## WHAT IS BEING ASKED
Select every line in the items below that contains the word "this", and copy each one.

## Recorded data
....................

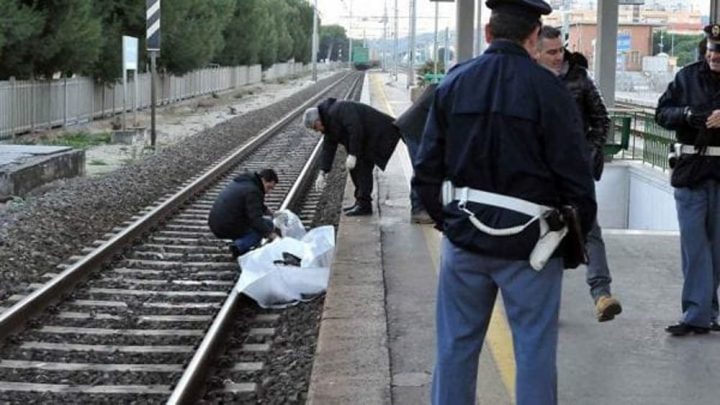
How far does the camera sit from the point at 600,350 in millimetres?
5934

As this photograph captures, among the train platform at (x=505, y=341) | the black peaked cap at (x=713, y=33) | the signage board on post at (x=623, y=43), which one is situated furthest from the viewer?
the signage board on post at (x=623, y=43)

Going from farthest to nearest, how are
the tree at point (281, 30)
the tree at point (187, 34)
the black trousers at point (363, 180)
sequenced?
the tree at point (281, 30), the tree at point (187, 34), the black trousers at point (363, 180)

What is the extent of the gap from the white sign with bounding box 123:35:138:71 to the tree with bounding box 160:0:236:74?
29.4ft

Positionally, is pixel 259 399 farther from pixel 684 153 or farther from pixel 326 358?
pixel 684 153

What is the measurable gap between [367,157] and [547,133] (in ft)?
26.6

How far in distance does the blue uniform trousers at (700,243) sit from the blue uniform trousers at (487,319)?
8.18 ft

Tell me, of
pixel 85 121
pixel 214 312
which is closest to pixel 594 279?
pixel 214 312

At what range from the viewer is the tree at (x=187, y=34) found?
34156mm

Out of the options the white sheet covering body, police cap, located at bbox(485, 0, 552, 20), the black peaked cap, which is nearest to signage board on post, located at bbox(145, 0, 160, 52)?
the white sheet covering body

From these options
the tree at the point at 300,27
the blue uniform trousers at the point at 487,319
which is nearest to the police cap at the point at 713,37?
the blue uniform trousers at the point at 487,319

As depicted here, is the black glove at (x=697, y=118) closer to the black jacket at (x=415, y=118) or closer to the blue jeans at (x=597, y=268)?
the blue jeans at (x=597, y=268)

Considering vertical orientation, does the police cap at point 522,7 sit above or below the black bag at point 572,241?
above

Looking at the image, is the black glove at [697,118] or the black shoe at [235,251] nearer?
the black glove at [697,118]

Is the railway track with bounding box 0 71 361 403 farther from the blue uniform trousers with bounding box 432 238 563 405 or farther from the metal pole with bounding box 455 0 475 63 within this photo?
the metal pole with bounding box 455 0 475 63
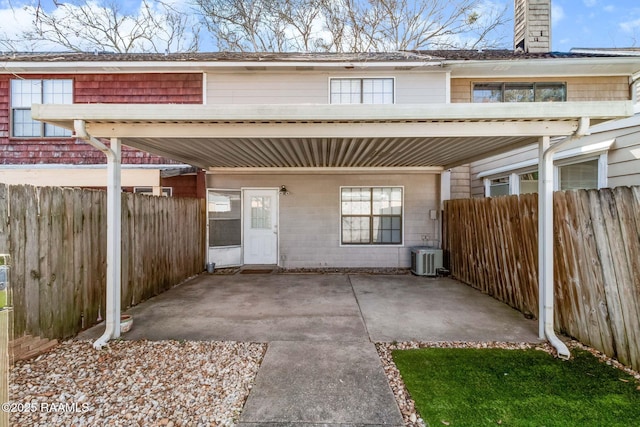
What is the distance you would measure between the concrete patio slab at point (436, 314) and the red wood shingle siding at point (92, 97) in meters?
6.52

....................

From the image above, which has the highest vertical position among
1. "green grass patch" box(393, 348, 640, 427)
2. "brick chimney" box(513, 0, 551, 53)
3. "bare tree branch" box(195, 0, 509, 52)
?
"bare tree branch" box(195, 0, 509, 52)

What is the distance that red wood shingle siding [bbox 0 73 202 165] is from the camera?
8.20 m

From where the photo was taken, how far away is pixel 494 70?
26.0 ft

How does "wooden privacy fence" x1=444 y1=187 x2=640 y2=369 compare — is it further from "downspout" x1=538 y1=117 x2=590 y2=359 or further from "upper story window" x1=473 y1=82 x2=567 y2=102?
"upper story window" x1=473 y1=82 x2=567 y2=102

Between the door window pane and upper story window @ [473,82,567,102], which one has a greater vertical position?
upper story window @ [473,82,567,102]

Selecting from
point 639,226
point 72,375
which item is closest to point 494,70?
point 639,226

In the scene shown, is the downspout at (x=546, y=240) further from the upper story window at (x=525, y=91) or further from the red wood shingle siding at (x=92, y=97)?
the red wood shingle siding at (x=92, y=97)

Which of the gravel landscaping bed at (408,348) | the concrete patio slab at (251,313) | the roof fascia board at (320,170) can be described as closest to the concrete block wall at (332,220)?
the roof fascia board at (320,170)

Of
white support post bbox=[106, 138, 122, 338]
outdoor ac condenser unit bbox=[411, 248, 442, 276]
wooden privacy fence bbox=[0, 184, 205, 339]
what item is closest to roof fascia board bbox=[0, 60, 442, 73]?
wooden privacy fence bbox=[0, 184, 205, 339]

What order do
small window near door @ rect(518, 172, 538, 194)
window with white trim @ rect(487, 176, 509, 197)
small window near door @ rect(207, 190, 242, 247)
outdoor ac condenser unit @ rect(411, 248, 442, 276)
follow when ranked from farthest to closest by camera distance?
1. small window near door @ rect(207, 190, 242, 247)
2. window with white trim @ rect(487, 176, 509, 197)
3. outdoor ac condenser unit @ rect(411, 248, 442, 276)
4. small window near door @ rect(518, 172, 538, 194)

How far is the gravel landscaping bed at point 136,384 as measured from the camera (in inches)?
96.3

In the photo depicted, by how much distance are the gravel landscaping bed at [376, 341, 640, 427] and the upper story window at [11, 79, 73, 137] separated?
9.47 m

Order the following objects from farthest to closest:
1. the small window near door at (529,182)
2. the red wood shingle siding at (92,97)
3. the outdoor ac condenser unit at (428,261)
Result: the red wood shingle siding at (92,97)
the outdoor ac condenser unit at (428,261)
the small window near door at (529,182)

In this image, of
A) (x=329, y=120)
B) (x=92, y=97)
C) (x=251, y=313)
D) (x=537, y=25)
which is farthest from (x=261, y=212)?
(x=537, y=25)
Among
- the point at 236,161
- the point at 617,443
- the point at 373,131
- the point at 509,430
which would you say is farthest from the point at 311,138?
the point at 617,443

....................

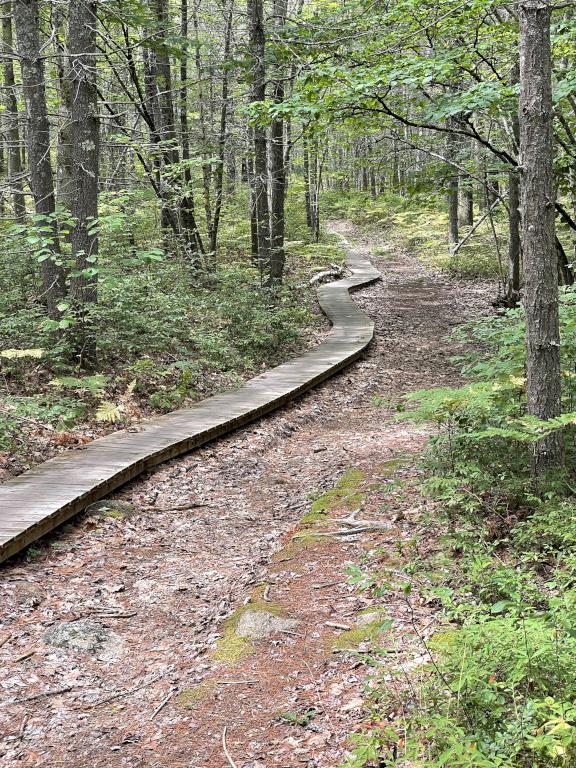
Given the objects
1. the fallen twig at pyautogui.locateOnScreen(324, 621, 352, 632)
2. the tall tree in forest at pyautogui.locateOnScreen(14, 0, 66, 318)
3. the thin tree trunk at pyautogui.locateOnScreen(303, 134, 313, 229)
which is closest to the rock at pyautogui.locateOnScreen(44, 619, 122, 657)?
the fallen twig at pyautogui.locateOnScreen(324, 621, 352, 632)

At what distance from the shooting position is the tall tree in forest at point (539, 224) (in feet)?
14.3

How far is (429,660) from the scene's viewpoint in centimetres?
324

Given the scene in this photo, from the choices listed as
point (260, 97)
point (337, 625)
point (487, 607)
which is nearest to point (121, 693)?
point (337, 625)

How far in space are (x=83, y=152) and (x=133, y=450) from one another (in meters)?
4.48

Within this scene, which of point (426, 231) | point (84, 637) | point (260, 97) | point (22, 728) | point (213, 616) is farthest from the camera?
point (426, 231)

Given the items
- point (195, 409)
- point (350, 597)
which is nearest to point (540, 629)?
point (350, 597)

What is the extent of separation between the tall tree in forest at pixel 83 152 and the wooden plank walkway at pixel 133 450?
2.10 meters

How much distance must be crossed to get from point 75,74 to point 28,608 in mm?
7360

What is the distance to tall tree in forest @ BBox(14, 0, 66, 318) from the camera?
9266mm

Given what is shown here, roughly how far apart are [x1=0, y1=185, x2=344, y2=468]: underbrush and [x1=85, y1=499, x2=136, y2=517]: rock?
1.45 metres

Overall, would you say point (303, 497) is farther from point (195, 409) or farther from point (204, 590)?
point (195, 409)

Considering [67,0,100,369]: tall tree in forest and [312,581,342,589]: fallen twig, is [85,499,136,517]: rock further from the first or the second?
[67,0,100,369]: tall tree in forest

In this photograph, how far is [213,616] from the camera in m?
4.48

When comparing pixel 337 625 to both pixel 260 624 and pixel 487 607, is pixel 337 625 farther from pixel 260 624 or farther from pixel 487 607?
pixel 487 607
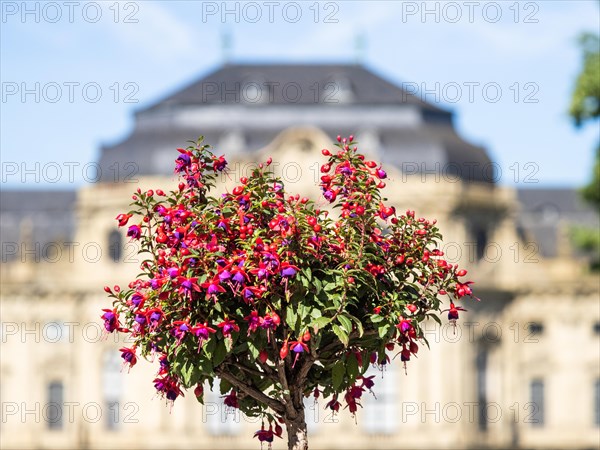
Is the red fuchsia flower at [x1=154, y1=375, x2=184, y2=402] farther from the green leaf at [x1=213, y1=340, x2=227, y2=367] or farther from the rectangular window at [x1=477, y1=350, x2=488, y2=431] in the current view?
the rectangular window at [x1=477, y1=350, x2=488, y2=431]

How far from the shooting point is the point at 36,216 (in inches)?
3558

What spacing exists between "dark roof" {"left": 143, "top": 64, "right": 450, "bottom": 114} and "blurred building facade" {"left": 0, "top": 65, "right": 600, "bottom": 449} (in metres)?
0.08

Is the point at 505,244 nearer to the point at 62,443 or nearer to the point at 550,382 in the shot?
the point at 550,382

....................

## TASK RESPONSE
As this photograph captures, among the train platform at (x=505, y=341) | the black peaked cap at (x=713, y=33) | the signage board on post at (x=623, y=43), which one is situated furthest from the viewer?
Is the railway track with bounding box 0 71 361 403 farther from the blue uniform trousers with bounding box 432 238 563 405 or farther from the metal pole with bounding box 455 0 475 63 within this photo?
In this image, of
Given the scene in this photo, from the choices listed as
Within this scene, which of point (426, 231) | point (84, 637) | point (260, 97) | point (22, 728) | point (213, 616) is farthest from the camera?
In this photograph, how far is [213,616] from the camera in m?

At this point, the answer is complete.